## THE EXERCISE
Switch each occurrence of "ceiling air vent" in the data below to "overhead vent" and reproduce all of the data with nothing else changed.

Start

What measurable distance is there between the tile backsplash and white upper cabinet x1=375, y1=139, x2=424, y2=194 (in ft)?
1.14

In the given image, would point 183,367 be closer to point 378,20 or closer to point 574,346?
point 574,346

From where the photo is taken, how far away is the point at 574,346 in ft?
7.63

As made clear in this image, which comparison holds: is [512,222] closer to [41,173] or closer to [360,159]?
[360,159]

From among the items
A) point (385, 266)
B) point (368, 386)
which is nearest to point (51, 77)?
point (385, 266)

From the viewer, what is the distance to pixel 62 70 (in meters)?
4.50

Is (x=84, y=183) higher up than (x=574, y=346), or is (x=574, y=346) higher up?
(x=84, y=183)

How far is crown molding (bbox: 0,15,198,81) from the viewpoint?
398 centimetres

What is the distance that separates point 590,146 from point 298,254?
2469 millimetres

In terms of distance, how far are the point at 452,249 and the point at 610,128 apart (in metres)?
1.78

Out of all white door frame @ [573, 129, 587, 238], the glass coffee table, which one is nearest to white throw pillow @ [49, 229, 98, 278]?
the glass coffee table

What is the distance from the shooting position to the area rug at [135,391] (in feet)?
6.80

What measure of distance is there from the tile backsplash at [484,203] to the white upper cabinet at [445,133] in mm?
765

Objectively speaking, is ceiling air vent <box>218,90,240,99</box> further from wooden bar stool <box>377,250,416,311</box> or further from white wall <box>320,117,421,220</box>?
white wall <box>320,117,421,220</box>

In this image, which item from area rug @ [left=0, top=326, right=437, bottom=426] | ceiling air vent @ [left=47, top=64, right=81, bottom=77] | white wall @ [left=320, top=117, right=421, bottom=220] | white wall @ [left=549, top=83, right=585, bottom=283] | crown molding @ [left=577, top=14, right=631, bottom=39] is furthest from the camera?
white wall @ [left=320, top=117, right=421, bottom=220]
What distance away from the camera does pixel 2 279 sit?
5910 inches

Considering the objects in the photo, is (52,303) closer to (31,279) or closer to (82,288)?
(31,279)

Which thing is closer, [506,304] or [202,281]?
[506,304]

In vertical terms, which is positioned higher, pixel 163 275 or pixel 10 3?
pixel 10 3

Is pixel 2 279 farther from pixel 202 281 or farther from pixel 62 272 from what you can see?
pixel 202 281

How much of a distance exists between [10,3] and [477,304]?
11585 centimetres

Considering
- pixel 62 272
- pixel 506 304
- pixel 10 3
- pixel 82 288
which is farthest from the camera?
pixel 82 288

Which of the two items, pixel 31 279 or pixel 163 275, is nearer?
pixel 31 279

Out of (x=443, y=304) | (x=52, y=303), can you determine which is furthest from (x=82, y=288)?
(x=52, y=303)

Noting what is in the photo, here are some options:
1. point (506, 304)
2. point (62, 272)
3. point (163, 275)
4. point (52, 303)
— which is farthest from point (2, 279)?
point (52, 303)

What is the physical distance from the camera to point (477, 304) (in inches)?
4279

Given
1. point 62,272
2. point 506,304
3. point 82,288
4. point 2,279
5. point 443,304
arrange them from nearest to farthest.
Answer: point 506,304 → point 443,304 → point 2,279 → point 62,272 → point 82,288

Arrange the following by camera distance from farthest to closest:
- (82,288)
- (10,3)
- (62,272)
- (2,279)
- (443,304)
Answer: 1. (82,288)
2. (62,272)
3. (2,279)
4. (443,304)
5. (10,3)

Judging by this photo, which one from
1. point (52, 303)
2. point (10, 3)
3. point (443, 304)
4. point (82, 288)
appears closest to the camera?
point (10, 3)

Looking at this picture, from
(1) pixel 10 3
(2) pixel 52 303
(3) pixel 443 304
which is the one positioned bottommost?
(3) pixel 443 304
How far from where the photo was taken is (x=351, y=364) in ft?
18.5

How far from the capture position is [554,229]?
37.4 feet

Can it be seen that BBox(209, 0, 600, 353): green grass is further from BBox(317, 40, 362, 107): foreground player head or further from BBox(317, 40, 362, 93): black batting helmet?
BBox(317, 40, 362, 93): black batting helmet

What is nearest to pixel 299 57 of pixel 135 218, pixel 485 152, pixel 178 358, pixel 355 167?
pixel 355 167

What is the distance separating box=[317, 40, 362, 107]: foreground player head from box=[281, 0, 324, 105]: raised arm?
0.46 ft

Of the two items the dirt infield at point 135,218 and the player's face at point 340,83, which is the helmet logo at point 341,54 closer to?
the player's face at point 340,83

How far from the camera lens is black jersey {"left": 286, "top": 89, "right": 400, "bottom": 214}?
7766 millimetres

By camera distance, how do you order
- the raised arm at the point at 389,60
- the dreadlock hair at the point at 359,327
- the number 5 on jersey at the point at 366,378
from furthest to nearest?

End

## EXERCISE ANSWER
What measurable distance is there between the tile backsplash and white upper cabinet x1=375, y1=139, x2=424, y2=194 (in ft)?
1.14

In the given image, would point 183,367 be closer to point 378,20 or closer to point 574,346?
point 574,346

From where the photo is taken, how far away is the point at 574,346 in ft?
7.63

As made clear in this image, which comparison holds: is [512,222] closer to [41,173] or closer to [360,159]?
[360,159]

From among the items
A) point (385, 266)
B) point (368, 386)
which is nearest to point (51, 77)?
point (385, 266)

From the viewer, what is the distance to pixel 62 70 (in meters)?
4.50

Is (x=84, y=183) higher up than (x=574, y=346), or is (x=574, y=346) higher up?
(x=84, y=183)

How far is crown molding (bbox: 0,15,198,81) from the viewpoint?
398 centimetres

What is the distance that separates point 590,146 from point 298,254?
2469 millimetres

In terms of distance, how far are the point at 452,249 and the point at 610,128 apart (in metres)?
1.78

Out of all white door frame @ [573, 129, 587, 238], the glass coffee table, which one is nearest to white throw pillow @ [49, 229, 98, 278]?
the glass coffee table

What is the distance from the shooting position to the area rug at [135,391] (in feet)?
6.80

What measure of distance is there from the tile backsplash at [484,203] to the white upper cabinet at [445,133] in mm?
765

Objectively speaking, is overhead vent <box>218,90,240,99</box> further from wooden bar stool <box>377,250,416,311</box> or further from white wall <box>320,117,421,220</box>?
white wall <box>320,117,421,220</box>

In this image, which item from area rug @ [left=0, top=326, right=437, bottom=426] | overhead vent @ [left=47, top=64, right=81, bottom=77] | white wall @ [left=320, top=117, right=421, bottom=220] | white wall @ [left=549, top=83, right=585, bottom=283] | crown molding @ [left=577, top=14, right=631, bottom=39] is furthest from the camera?
white wall @ [left=320, top=117, right=421, bottom=220]
What distance away from the camera does pixel 2 279 sit?
5910 inches

Considering the objects in the photo, is (52,303) closer to (31,279) or closer to (82,288)?
(31,279)

Which thing is closer, [506,304] or [202,281]?
[506,304]

In vertical terms, which is positioned higher, pixel 163 275 or pixel 10 3?
pixel 10 3

Is pixel 2 279 farther from pixel 202 281 or farther from pixel 62 272 from what you can see?
pixel 202 281

How much of a distance exists between [10,3] and [477,304]?
11585 centimetres

Considering
- pixel 62 272
- pixel 506 304
- pixel 10 3
- pixel 82 288
which is farthest from the camera?
pixel 82 288

Which of the two items, pixel 31 279 or pixel 163 275, is nearer?
pixel 31 279

Out of (x=443, y=304) | (x=52, y=303), can you determine which is furthest from (x=82, y=288)?
(x=52, y=303)

Noting what is in the photo, here are some options:
1. point (506, 304)
2. point (62, 272)
3. point (163, 275)
4. point (52, 303)
— which is farthest from point (2, 279)?
point (52, 303)

What is the physical distance from the camera to point (477, 304) (in inches)?
4279

Given
1. point 62,272
2. point 506,304
3. point 82,288
4. point 2,279
5. point 443,304
arrange them from nearest to farthest.
Answer: point 506,304 → point 443,304 → point 2,279 → point 62,272 → point 82,288

Arrange the following by camera distance from farthest to closest:
- (82,288)
- (10,3)
- (62,272)
- (2,279)
- (443,304)
Answer: 1. (82,288)
2. (62,272)
3. (2,279)
4. (443,304)
5. (10,3)

Judging by this photo, which one from
1. point (52, 303)
2. point (10, 3)
3. point (443, 304)
4. point (82, 288)
appears closest to the camera?
point (10, 3)

Looking at this picture, from
(1) pixel 10 3
(2) pixel 52 303
(3) pixel 443 304
which is the one positioned bottommost?
(3) pixel 443 304
How far from where the photo was taken is (x=351, y=364) in ft?
18.5

How far from the capture position is [554,229]?
37.4 feet

Can it be seen that BBox(209, 0, 600, 353): green grass is further from BBox(317, 40, 362, 107): foreground player head or further from BBox(317, 40, 362, 93): black batting helmet?
BBox(317, 40, 362, 93): black batting helmet

What is nearest to pixel 299 57 of pixel 135 218, pixel 485 152, pixel 178 358, pixel 355 167?
pixel 355 167

What is the distance separating box=[317, 40, 362, 107]: foreground player head from box=[281, 0, 324, 105]: raised arm?
0.46 ft

Of the two items the dirt infield at point 135,218 and the player's face at point 340,83, which is the helmet logo at point 341,54 closer to?
the player's face at point 340,83

How far from the camera lens is black jersey {"left": 286, "top": 89, "right": 400, "bottom": 214}?
7766 millimetres

By camera distance, how do you order
- the raised arm at the point at 389,60
- the dreadlock hair at the point at 359,327
- the number 5 on jersey at the point at 366,378
from furthest to nearest?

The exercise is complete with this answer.